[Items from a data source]
****************************************
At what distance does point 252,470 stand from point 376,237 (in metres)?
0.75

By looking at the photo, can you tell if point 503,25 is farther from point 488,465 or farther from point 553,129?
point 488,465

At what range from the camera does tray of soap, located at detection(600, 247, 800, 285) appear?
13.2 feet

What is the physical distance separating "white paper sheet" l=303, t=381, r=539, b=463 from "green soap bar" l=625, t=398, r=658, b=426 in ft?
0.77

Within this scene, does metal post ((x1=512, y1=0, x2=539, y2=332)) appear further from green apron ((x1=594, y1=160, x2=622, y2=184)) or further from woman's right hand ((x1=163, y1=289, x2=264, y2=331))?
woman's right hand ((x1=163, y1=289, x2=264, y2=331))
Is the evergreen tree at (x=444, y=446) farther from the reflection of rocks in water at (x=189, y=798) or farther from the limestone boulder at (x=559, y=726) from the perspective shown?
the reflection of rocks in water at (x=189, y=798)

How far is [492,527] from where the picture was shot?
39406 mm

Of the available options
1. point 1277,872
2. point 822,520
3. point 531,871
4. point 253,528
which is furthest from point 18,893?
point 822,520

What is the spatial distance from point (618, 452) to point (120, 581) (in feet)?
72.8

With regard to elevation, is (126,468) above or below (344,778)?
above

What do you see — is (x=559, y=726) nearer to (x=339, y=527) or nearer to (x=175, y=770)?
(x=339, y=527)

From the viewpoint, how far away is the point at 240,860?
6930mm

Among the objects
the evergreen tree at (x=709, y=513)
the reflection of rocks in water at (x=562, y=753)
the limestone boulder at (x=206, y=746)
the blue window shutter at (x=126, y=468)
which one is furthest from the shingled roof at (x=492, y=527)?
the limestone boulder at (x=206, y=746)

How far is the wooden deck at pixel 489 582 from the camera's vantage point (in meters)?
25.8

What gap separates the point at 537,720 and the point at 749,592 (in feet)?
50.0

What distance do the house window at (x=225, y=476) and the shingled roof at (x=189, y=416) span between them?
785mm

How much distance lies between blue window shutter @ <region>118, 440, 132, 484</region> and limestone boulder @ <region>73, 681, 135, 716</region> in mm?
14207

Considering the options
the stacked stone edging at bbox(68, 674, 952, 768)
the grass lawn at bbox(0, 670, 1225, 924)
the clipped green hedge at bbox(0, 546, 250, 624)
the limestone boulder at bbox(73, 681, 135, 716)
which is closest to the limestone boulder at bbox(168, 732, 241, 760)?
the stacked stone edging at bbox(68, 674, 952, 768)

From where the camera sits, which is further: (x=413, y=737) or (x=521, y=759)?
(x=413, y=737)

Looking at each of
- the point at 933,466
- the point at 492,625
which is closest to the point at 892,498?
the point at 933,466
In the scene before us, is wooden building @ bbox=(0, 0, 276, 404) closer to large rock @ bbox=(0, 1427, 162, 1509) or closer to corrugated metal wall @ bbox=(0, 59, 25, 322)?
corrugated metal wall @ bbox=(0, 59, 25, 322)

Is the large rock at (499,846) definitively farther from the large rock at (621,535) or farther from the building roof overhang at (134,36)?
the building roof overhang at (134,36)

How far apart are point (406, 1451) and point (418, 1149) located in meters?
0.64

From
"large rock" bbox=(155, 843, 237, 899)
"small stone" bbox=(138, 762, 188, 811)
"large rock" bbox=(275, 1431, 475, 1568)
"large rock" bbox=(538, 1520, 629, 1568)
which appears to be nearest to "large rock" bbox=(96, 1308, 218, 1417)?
****************************************
WORK TO DO.
Print the whole listing exactly as it is.

ANSWER FOR THE TASK.
At what distance does point 252,470 stand from point 376,237 (in metres)?
0.75

By looking at the photo, can you tell if point 503,25 is farther from point 488,465 or farther from point 553,129?
point 488,465

At what range from the camera does tray of soap, located at detection(600, 247, 800, 285) appear?
13.2 feet

What is the physical distance separating "white paper sheet" l=303, t=381, r=539, b=463 from "green soap bar" l=625, t=398, r=658, b=426 in ft?
0.77

Within this scene, does metal post ((x1=512, y1=0, x2=539, y2=332)) appear further from green apron ((x1=594, y1=160, x2=622, y2=184)) or further from woman's right hand ((x1=163, y1=289, x2=264, y2=331))?
woman's right hand ((x1=163, y1=289, x2=264, y2=331))
Is the evergreen tree at (x=444, y=446) farther from the reflection of rocks in water at (x=189, y=798) or farther from the limestone boulder at (x=559, y=726) from the perspective shown?
the reflection of rocks in water at (x=189, y=798)

How far is [492,527] from where the picture was shot?
39406 mm

Of the available options
1. point 1277,872
2. point 822,520
3. point 531,871
4. point 253,528
which is furthest from point 18,893?
point 822,520

What is the spatial distance from point (618, 452) to point (120, 581) (in feet)?
72.8

With regard to elevation, is (126,468) above or below (344,778)?
above

What do you see — is (x=559, y=726) nearer to (x=339, y=527) or nearer to (x=175, y=770)?
(x=339, y=527)

From the viewpoint, how far away is the point at 240,860?
6930mm

Among the objects
the evergreen tree at (x=709, y=513)
the reflection of rocks in water at (x=562, y=753)
the limestone boulder at (x=206, y=746)
the blue window shutter at (x=126, y=468)
which one is furthest from the shingled roof at (x=492, y=527)?
the limestone boulder at (x=206, y=746)

How far is the wooden deck at pixel 489 582 from the camera's vantage point (in meters)?
25.8

What gap separates the point at 537,720 and the point at 749,592 (in feet)?
50.0

What distance do the house window at (x=225, y=476) and the shingled roof at (x=189, y=416) span between them?
785mm

How much distance lies between blue window shutter @ <region>118, 440, 132, 484</region> and limestone boulder @ <region>73, 681, 135, 716</region> in mm?
14207

Considering the options
the stacked stone edging at bbox(68, 674, 952, 768)
the grass lawn at bbox(0, 670, 1225, 924)
the clipped green hedge at bbox(0, 546, 250, 624)
the limestone boulder at bbox(73, 681, 135, 716)
which is closest to the limestone boulder at bbox(168, 732, 241, 760)?
the stacked stone edging at bbox(68, 674, 952, 768)

From where the camera sits, which is further: (x=413, y=737) or (x=521, y=759)?
(x=413, y=737)

Looking at each of
- the point at 933,466
- the point at 492,625
which is closest to the point at 892,498?
the point at 933,466
In the scene before us, is wooden building @ bbox=(0, 0, 276, 404) closer to large rock @ bbox=(0, 1427, 162, 1509) or closer to corrugated metal wall @ bbox=(0, 59, 25, 322)?
corrugated metal wall @ bbox=(0, 59, 25, 322)

Is the large rock at (499,846) definitively farther from the large rock at (621,535) or farther from the building roof overhang at (134,36)?
the building roof overhang at (134,36)

How far apart are point (406, 1451) and point (418, 1149) located in meters?
0.64

From
"large rock" bbox=(155, 843, 237, 899)
"small stone" bbox=(138, 762, 188, 811)
"large rock" bbox=(275, 1431, 475, 1568)
"large rock" bbox=(538, 1520, 629, 1568)
which appears to be nearest to "large rock" bbox=(96, 1308, 218, 1417)?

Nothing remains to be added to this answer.